Financial market action is again depressing commodities. Fresh concerns about the stability of European Monetary Union sent the dollar higher again this morning, while big energy losses triggered big stock market losses. Those developments also seem to hold negative economic portents, which probably exaggerated selling across the commodity sector. Corn certainly wasn’t immune. May corn futures fell 6.25 cents to $3.8225/bushel late Friday morning, while December lost 5.0 to $4.0675.

Talk of surging South American supplies added to Friday morning soy losses. In contrast to overnight grain strength, talk of Brazilian harvest progress weighed on soybeans and meal overnight. Thus, it was terribly surprising to see them lead the crop markets lower as the financial markets triggered commodity selling this morning. Oil proved surprisingly firm last night, but couldn’t avoid the bearish spillover. May soybean futures dove 15.0 cents to $9.755/bushel around midsession Friday, while May soyoil dropped 0.40 cents to 30.47 cents/pound, and May meal sank $4.2 to $327.4/ton.

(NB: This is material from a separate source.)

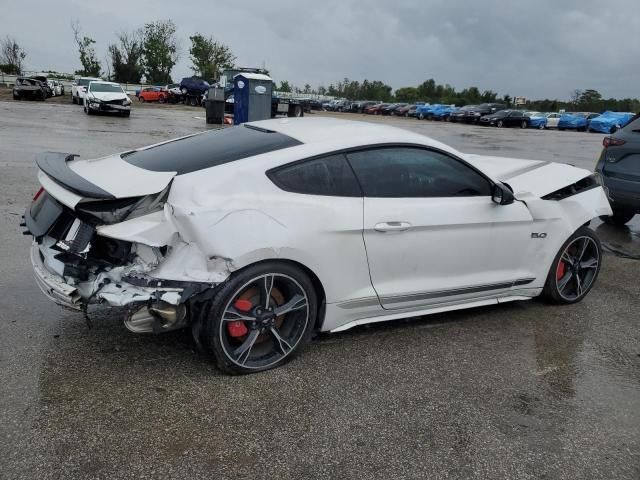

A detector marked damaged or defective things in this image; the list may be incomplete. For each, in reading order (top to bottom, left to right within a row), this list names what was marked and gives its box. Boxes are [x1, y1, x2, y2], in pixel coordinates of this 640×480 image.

crumpled rear bumper [29, 240, 82, 312]
damaged white sports car [25, 118, 612, 374]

The wheat markets couldn’t sustain weather driven gains. Talk of potential weather problems for the U.S. winter wheat crops boosted those markets again overnight. However, bullish couldn’t sustain those gains in the face of the broad stock and commodity decline experienced this morning. May CBOT wheat slumped 6.25 cents to $5.01/bushel as the lunch hour loomed Friday, while May KC wheat dipped 6.75 cents to $5.5975/bushel, and May MWE wheat slipped 2.0 to $5.675.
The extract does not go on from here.